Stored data
• • • • • • •

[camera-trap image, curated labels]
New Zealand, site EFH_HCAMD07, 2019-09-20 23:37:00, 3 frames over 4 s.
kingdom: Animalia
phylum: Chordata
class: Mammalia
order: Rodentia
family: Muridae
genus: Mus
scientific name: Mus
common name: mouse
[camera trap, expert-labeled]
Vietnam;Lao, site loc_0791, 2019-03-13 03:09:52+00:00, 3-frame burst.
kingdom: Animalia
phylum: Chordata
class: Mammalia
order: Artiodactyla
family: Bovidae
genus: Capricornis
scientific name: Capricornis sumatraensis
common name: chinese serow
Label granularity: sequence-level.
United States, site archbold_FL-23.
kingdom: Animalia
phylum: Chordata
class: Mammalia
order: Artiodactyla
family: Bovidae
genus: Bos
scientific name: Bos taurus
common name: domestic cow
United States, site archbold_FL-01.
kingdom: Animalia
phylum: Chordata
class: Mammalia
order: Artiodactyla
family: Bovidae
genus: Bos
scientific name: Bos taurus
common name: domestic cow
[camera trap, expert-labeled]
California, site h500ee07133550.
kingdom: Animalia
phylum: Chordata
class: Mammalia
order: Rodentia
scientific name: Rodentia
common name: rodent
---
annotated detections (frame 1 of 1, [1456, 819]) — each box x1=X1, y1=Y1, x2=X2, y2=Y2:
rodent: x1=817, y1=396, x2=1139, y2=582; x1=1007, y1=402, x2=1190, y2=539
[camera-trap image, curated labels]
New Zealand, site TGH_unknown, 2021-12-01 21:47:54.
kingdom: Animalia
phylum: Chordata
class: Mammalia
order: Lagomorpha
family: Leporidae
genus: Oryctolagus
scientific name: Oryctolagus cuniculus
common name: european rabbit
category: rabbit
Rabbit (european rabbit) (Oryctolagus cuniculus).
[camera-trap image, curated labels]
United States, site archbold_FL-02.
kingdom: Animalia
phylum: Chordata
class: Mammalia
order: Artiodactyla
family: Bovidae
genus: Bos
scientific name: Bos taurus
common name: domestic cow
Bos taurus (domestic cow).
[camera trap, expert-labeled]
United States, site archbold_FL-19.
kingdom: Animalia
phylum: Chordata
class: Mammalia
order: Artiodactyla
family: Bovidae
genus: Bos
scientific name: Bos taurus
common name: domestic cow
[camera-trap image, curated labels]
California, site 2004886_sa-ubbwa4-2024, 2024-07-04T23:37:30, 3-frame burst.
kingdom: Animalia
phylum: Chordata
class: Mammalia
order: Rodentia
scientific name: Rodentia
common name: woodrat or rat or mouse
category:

• • • • • • •

An exact copy of the lines from the one with "category: rabbit" to the final line of the entries is all that the answer should hold.

category: rabbit
Rabbit (european rabbit) (Oryctolagus cuniculus).
[camera-trap image, curated labels]
United States, site archbold_FL-02.
kingdom: Animalia
phylum: Chordata
class: Mammalia
order: Artiodactyla
family: Bovidae
genus: Bos
scientific name: Bos taurus
common name: domestic cow
Bos taurus (domestic cow).
[camera trap, expert-labeled]
United States, site archbold_FL-19.
kingdom: Animalia
phylum: Chordata
class: Mammalia
order: Artiodactyla
family: Bovidae
genus: Bos
scientific name: Bos taurus
common name: domestic cow
[camera-trap image, curated labels]
California, site 2004886_sa-ubbwa4-2024, 2024-07-04T23:37:30, 3-frame burst.
kingdom: Animalia
phylum: Chordata
class: Mammalia
order: Rodentia
scientific name: Rodentia
common name: woodrat or rat or mouse
category:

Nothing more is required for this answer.